Headers: Authorization: Bearer <access_token>
Response (200 OK):
{
"success": true,
"statusCode": 200,
"message": "Logged out successfully",
"data": null,
"timestamp": "2026-05-22T10:50:00.000Z"
}
What happens server‑side:
- The refresh token cookie is cleared (overwritten with expired value).
- The refresh token is added to a Redis blacklist (prevents reuse).
- The access token is not blacklisted (short lifespan anyway).

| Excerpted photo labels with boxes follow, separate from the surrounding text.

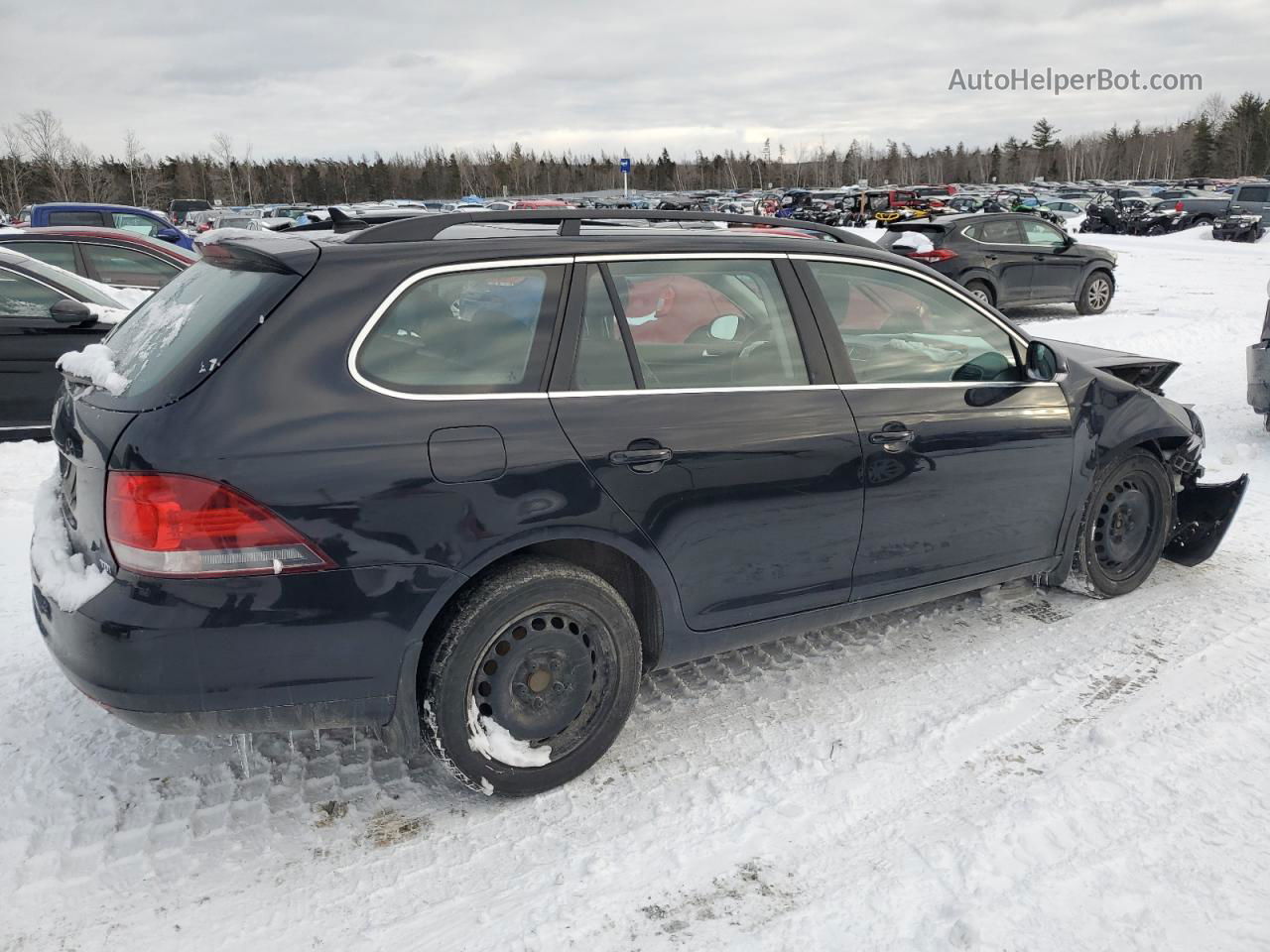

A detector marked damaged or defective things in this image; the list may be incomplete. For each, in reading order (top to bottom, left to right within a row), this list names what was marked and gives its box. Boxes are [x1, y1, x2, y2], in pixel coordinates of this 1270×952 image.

crumpled front fender [1163, 474, 1244, 565]
damaged front bumper [1163, 474, 1249, 565]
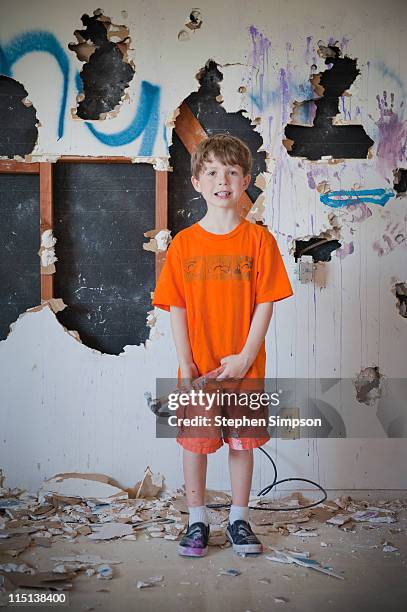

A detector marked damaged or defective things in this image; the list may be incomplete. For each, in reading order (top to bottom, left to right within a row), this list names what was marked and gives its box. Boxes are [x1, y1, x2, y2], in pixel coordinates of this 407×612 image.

broken drywall piece [68, 8, 135, 120]
broken drywall piece [0, 76, 39, 158]
broken drywall piece [286, 43, 374, 160]
broken drywall piece [143, 228, 172, 252]
damaged wall [0, 0, 406, 490]
broken drywall piece [356, 368, 384, 406]
broken drywall piece [38, 474, 128, 502]
broken drywall piece [134, 468, 166, 498]
broken drywall piece [88, 520, 135, 540]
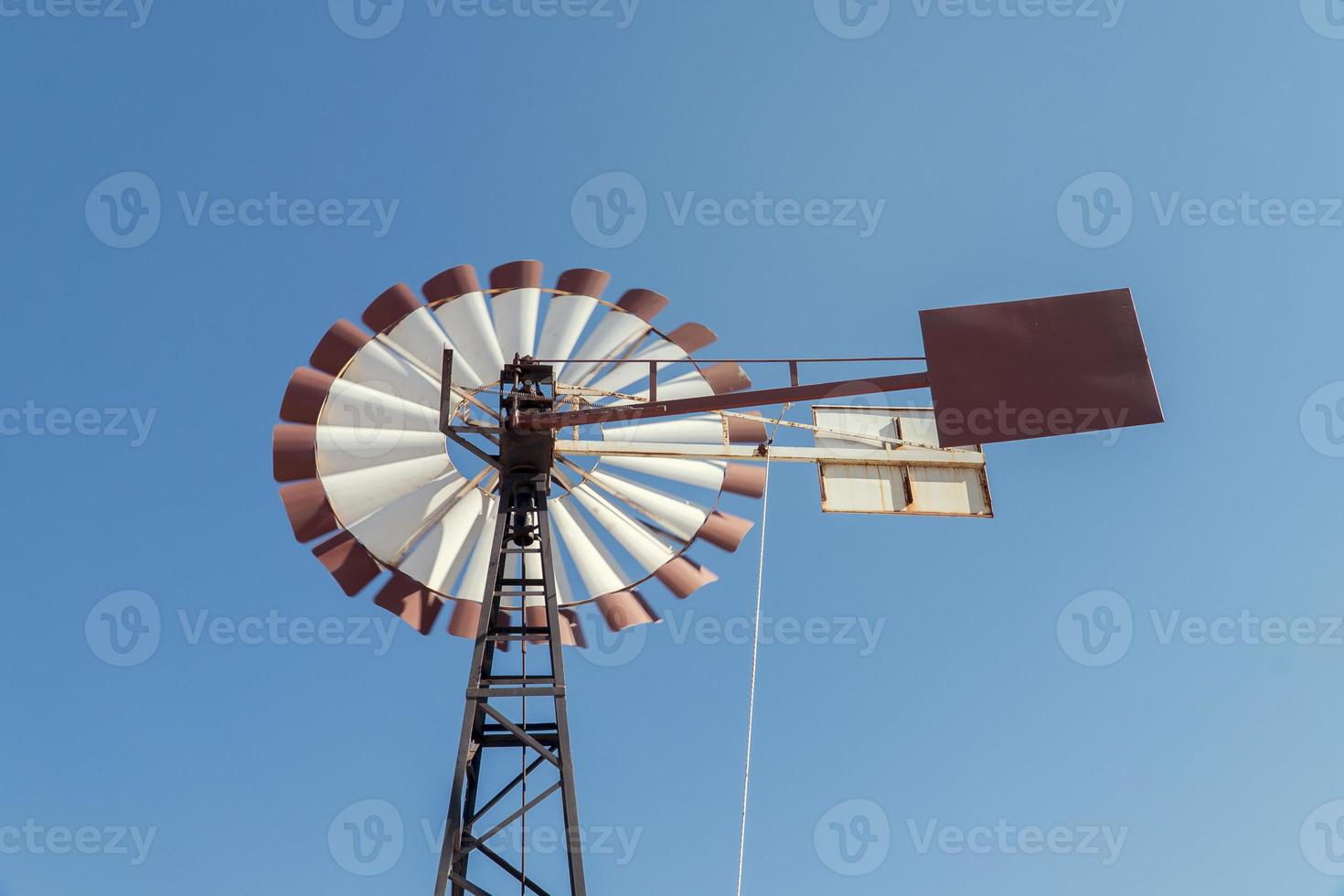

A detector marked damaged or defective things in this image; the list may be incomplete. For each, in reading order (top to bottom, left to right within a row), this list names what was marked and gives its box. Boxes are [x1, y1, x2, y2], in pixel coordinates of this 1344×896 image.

rusted metal frame [516, 370, 935, 430]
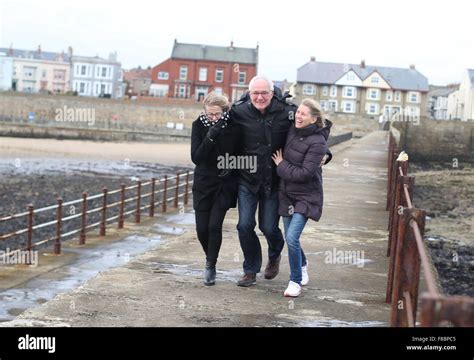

Error (401 Unauthorized): If the access token is missing or invalid.
Validation Rules (Zod)
| Endpoint | Field | Rules |
|---|---|---|
/register | firstname | string, 2‑50 chars, required |
lastname | string, 2‑50 chars, required | |
email | valid email format, required | |
password | min 8 chars, at least one uppercase, one number, one special character, required | |
/verify-otp | email | valid email format, required |
otp | string, exactly 6 digits, required | |
/login | email | valid email format, required |
password | string, min 1 char (actual validation is done by bcrypt compare), required | |
/google | idToken | string, non‑empty, required |
/forgot-password | email | valid email format, required |
/reset-password | email | valid email format, required |
token | string, non‑empty, required | |
newPassword | same as password rule above, required |
All schemas use
.strict()– extra fields are rejected with400 Bad Request.
Error Responses
| Status | Code | Example message | When |
|---|---|---|---|
| 400 | VALIDATION_FAILED | "Validation Failed: email: Invalid email format" | Zod validation fails |
| 401 | UNAUTHORIZED | "Invalid email or password" | Wrong credentials |
| 401 | UNAUTHORIZED | "Invalid or expired refresh token" | Refresh endpoint fails |
| 403 | FORBIDDEN | "Please verify your email address before logging in." | Login before OTP verification |
| 403 | FORBIDDEN | "This account has been deactivated." | User banned (isActive: false) |
| 409 | CONFLICT | "Email already registered. Please login instead." | Duplicate email on register |
| 429 | TOO_MANY_REQUESTS | "Too many authentication attempts..." | Rate limit exceeded (10/hour) |
See Error Handling Guide for full details.
Runbook
For manual testing with Thunder Client / Postman, see ../../testing/auth-runbook.md. The runbook covers:
- Registration → OTP verification → token issuance
- Login → refresh → logout
- Edge cases (invalid OTP, expired token, blacklist check)
Related Documentation
- Authentication Guide – two‑token flow, refresh logic, frontend interceptor.
- Rate Limiting Guide – auth limiter details.
- Error Handling Guide – 401/403/409 handling.
Secure, stateless, and production‑proven – the Reshma‑Core authentication system.